A used playpen usually can be picked up at around 25.00 in almost perfect condition. old towels put in the bottom can be changed out. a day pen outside next to the goats but with fencing holes to small to put his head through is a good thing weather permitting.  lambs start tasting feed, water, salt, minerals, grass and hay at around day 3 or 4.            you will have to teach him this. he will copy the goats if you put water containers back to back on the shared wall of their pens. 

  it is not the nature for herd animals to be alone.  anything with eyes and a face will do. hear size 13 husky slippers baby set. the other one is out in the lamb pen in the barn. prevents having to bring it back and forth.

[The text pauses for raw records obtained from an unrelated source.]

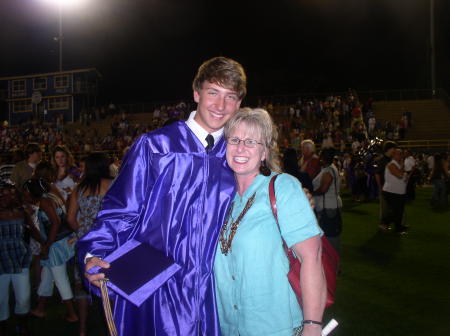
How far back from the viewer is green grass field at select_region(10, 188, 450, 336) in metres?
4.52

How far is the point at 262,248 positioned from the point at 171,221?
0.51 m

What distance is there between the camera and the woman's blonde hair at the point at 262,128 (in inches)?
87.5

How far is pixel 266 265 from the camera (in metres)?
2.06

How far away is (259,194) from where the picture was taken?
84.2 inches

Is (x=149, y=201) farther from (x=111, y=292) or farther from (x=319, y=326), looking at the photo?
(x=319, y=326)

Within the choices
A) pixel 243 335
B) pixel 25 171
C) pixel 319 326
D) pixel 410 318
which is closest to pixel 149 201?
pixel 243 335

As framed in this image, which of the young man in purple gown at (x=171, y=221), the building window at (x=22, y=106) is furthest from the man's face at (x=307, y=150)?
the building window at (x=22, y=106)

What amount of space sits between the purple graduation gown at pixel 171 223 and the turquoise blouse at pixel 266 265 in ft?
0.63

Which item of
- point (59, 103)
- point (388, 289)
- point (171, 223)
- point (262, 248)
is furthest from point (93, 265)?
point (59, 103)

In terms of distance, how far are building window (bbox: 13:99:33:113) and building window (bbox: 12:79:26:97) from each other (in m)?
0.84

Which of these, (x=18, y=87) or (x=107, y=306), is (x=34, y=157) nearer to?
(x=107, y=306)

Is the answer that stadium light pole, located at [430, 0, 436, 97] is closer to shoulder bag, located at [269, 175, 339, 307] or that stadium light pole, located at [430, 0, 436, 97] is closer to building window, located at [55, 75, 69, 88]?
shoulder bag, located at [269, 175, 339, 307]

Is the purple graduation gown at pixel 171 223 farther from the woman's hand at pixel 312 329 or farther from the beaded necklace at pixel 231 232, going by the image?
the woman's hand at pixel 312 329

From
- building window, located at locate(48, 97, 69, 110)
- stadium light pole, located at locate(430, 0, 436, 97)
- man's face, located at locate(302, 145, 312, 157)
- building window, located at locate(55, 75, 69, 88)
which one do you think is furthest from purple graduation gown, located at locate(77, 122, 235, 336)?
building window, located at locate(55, 75, 69, 88)
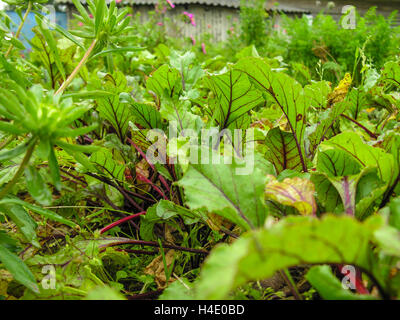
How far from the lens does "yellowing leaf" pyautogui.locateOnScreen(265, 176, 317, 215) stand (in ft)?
1.95

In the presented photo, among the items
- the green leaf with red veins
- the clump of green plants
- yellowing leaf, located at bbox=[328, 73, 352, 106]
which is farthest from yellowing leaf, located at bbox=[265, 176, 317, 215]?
yellowing leaf, located at bbox=[328, 73, 352, 106]

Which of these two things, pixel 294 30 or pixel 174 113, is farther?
pixel 294 30

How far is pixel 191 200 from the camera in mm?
587

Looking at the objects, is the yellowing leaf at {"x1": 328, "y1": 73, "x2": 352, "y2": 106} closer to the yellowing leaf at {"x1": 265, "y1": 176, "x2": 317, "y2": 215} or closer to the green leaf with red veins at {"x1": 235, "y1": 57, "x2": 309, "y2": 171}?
the green leaf with red veins at {"x1": 235, "y1": 57, "x2": 309, "y2": 171}

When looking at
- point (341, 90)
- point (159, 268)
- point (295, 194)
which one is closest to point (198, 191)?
point (295, 194)

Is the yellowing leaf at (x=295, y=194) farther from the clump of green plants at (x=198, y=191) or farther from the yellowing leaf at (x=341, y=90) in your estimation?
the yellowing leaf at (x=341, y=90)

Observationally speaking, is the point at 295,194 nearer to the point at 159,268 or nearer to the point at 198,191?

The lambs have the run of the house but are put in the play pen to train to a milk bucket. usually by day 3 they will get up during the night and drink milk. the play pen is in the bedroom so I will know when they have learned to feed themselves. this way they will have milk all day while I am gone to work and don't have to stay in a cage.


 
hear you can see I have labeled the diaper size. they are twins. the ram wore a size 5 at birth but the ewe wore a size 3. most of the diapers are not labeled and it is hard to tell what size they are when out of the package. these lambs are probably 7-8 lbs each. I had 6 orphans one time the triplet barbado wore preemie the 11 day old dorper squeezed into  size 6 with help from some duct tape.  LOL 


 lambs exit the creep area. when they get to big to get out with a full belly they quit coming in.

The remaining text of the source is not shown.